L’ambassadrice d’Israël en France revient sur l’Ukraine et le nucléaire iranien.

En déclarant la guerre à l’Ukraine, pays soutenu par les Occidentaux, Vladimir Poutine force toutes les capitales à prendre parti dans ce conflit. Israël a, dans un premier temps, souhaité rester neutre et un partenaire de négociation possible pour le Kremlin. Finalement, lors du vote à l’ONU du mercredi 2 mars, l’Etat hébreu s’est joint à 140 pays pour condamner l’invasion russe.

L’ambassadrice Yael German vient de prendre ses fonctions à Paris. Dans un entretien à L’Express, elle explique la prudence d’Israël dans ce dossier et met en garde l’Occident contre une autre menace, celle du nucléaire iranien.

Des négociations internationales se déroulent à Vienne autour du nucléaire iranien. Un accord avec l’Iran pourrait être trouvé. Comment Israël voit ces discussions ?

Nous sommes très inquiets, non seulement à cause du dossier nucléaire, mais aussi en raison des missiles de précision iraniens. Ces missiles se trouvent au Liban, aux frontières d’Israël. Le Hezbollah possède plus de 100 000 missiles : imaginez 100 000 missiles braqués sur Paris. Ce n’est pas le Hezbollah ou la Syrie qui vont décider où et quand tirer ces missiles, ce sont les Iraniens. Nous ferons tout, et nous espérons que nos amis feront tout, pour éviter que l’Iran devienne une puissance nucléaire.

Israël s’était opposé au précédent accord nucléaire, en 2015. Si un accord du même type est trouvé, sans prendre en compte les missiles balistiques, Israël s’y opposerait-il ?

Bien sûr. Nous voulons un meilleur accord pour avancer et nous protéger. Nous devons toujours privilégier la diplomatie, c’est vrai pour la crise en Ukraine comme pour l’Iran. Mais parfois, ce n’est pas suffisant et nous devons réfléchir à d’autres solutions. Toutes les cartes sont sur la table. Toutes.

Une solution à deux Etats, israélien et palestinien, est-elle toujours envisageable ?

Moi, je crois à cette solution : deux Etats pour deux nations. Yaïr Lapid y croit aussi. Mais il y a un gouvernement de coalition qui relève du miracle, qui est fragile et qu’il faut garder, car l’alternative est très dangereuse. Pour l’instant, la solution de deux pays pour deux nations ne peut pas être discutée, par manque d’accord au sein du gouvernement, tout comme le sujet des constructions en Cisjordanie.

Mais si je vous donne maintenant un accord de paix et que vous l’amenez à Gaza ou en Cisjordanie, pensez-vous que quelqu’un là-bas le signera ? Non, personne. L’Autorité palestinienne a peur de signer la paix avec nous. Cela a toujours été comme ça.

**Données enregistrées**
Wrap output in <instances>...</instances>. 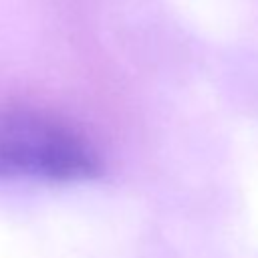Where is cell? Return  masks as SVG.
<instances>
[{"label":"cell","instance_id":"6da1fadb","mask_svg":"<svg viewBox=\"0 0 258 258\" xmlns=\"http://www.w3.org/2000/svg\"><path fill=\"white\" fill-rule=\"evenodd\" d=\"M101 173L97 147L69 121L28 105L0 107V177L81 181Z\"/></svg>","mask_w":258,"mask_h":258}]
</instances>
--
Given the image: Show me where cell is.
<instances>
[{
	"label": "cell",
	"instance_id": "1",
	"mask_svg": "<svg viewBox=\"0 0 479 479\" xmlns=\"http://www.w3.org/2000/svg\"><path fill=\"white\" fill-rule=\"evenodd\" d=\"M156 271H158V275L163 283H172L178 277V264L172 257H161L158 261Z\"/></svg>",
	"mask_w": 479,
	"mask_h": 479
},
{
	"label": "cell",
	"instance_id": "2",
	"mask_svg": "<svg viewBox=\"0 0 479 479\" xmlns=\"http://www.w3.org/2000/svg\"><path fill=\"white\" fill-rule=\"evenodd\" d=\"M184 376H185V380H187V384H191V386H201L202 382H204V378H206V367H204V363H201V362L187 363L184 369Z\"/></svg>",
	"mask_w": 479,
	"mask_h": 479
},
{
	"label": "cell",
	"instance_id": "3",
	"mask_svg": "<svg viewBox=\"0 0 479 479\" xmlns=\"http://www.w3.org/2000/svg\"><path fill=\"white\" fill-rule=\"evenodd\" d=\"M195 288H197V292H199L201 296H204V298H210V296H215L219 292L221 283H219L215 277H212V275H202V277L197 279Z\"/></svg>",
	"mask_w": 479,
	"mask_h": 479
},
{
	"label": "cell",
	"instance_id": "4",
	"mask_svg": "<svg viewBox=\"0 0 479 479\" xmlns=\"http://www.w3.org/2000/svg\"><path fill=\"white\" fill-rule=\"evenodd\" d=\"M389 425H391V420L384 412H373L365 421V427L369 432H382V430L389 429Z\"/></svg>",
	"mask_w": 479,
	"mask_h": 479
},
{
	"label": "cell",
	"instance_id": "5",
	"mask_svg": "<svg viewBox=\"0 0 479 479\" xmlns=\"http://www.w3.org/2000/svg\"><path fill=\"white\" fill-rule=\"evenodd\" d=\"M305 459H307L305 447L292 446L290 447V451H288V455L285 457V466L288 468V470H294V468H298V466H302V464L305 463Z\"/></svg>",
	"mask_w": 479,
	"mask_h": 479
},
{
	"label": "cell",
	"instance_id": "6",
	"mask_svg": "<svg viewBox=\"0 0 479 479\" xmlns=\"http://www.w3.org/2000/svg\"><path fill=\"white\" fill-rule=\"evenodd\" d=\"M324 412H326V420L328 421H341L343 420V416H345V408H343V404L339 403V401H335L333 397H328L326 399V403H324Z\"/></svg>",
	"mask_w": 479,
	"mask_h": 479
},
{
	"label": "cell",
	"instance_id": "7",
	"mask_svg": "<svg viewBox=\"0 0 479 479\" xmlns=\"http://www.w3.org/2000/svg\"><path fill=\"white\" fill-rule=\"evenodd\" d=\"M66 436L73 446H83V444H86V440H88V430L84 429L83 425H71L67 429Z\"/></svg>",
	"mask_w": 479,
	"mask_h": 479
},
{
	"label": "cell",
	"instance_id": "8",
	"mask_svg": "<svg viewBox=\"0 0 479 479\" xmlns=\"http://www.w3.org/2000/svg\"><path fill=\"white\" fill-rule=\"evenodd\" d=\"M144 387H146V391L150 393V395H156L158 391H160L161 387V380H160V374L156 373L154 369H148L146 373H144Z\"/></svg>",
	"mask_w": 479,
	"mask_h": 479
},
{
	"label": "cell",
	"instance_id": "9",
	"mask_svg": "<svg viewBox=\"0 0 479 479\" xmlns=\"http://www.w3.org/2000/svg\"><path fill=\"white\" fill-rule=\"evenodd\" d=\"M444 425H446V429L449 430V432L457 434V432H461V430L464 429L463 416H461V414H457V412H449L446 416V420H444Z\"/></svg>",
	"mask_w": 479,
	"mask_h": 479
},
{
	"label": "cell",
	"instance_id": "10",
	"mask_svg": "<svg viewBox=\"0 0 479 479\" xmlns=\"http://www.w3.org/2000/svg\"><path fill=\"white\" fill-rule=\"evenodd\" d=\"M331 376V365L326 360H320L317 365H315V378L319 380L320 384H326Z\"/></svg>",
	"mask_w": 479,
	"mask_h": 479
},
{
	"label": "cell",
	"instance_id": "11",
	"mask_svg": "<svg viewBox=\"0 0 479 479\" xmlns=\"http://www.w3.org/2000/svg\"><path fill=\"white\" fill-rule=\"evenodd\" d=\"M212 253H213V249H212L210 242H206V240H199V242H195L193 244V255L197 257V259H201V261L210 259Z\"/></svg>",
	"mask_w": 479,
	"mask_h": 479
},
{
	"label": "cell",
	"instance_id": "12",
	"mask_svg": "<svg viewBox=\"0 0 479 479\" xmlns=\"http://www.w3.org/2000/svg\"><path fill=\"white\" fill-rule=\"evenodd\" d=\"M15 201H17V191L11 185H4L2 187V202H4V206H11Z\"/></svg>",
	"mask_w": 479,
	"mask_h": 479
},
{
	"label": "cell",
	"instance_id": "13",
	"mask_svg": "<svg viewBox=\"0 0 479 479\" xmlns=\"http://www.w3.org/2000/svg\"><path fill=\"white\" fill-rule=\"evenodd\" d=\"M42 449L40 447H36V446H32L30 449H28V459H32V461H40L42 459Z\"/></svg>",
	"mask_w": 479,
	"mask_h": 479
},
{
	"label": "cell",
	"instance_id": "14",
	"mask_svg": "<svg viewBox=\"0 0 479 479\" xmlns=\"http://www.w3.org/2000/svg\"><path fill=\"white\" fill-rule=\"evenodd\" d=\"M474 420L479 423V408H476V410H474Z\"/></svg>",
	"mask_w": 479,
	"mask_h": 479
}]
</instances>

**Consigne**
Répondez aux questions suivantes à l’aide du texte sur l’ambassadrice d’Israël en France :
(a) À combien de pays l’Etat hébreu s’est-il joint lors du vote à l’ONU du mercredi 2 mars ?
(b) Combien de missiles le Hezbollah possède-t-il, d’après l’ambassadrice ?
(c) En quelle année a été conclu le précédent accord nucléaire auquel Israël s’était opposé ?

**Corrigé**
(a) À 140 pays.
(b) Plus de 100 000 missiles.
(c) En 2015.